In the previous studies on protein adsorption to poly(ethylenimine) (PEI)-grafted Sepharose FF resins, a critical ionic capacity (600 mmol/L) of PEI-Sepharose resins was found for the adsorption of bovine serum albumin (BSA), above which both protein capacity and uptake rate increased drastically. In this work, the influence of counterions on the PEI-Sepharose resin with an ionic capacity of 683 mmol/L (FF-PEI-L680) was investigated with sodium salts of SCN−, Cl−, HPO42− and SO42−. Linear gradient elution, batch adsorption and breakthrough experiments showed that counterion preference, effective pore diffusion coefficient (De) and dynamic binding capacity (DBC) values increased in the order of SCN−, Cl−, HPO42− and SO42−, while static adsorption capacity decreased in this order. It is considered that higher counterion preference of the ion exchange groups resulted in lower protein binding strength and adsorption capacity, while the De value increased due to the enhanced “chain delivery” effect (a kind of surface diffusion).

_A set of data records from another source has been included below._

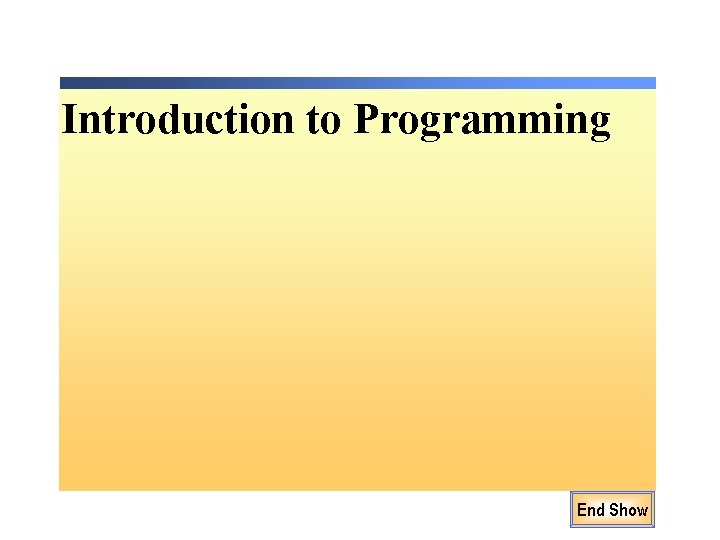 Introduction to Programming

End Show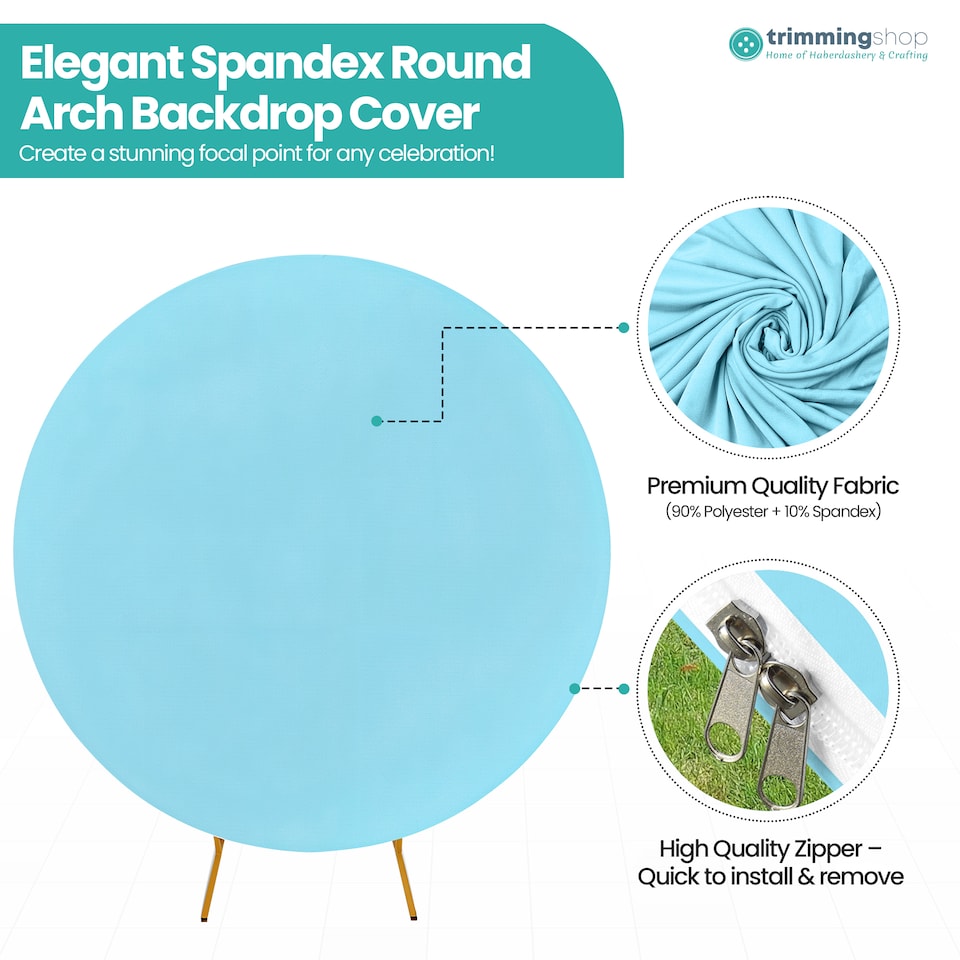 Elegant Spandex Round Arch Backdrop Cover
Create a stunning focal point for any celebration!

trimmingshop
Home of Haberdashery & Crafting

Premium Quality Fabric
(90% Polyester + 10% Spandex)

High Quality Zipper – Quick to install & remove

Besides, the DBC value was mainly dependent on De value. In particular, SO42− was the most favorable counterion for the PEI-Sepharose resin, which gave rise to the highest De value (De/D0 = 1.17, D0 is protein diffusivity in free solution) and DBC value (118 mg/mL at a residence time of 2 min). Moreover, the effects of counterions on BSA adsorption to DEAE Sepharose FF and Q Sepharose FF, which were non-grafted resins, were also studied for comparisons. It was found that the counterion preferences of the two non-grafted resins were different from each other and also different from that of FF-PEI-L680. The different counterion preferences were attributed to the differences in the ion-exchange ligand chemistries. In addition, the De values for DEAE Sepharose FF and Q Sepharose FF kept unchanged. The low counterion sensitivity of De values could be interpreted as the lack of “chain delivery” effect for the non-grafted resins. The results indicate that protein adsorption and chromatographic performance with PEI-Sepharose can be improved by proper counterions. For the four counterions tested, SO42− was the most favorable for providing the best adsorption and elution outcomes with FF-PEI-L680.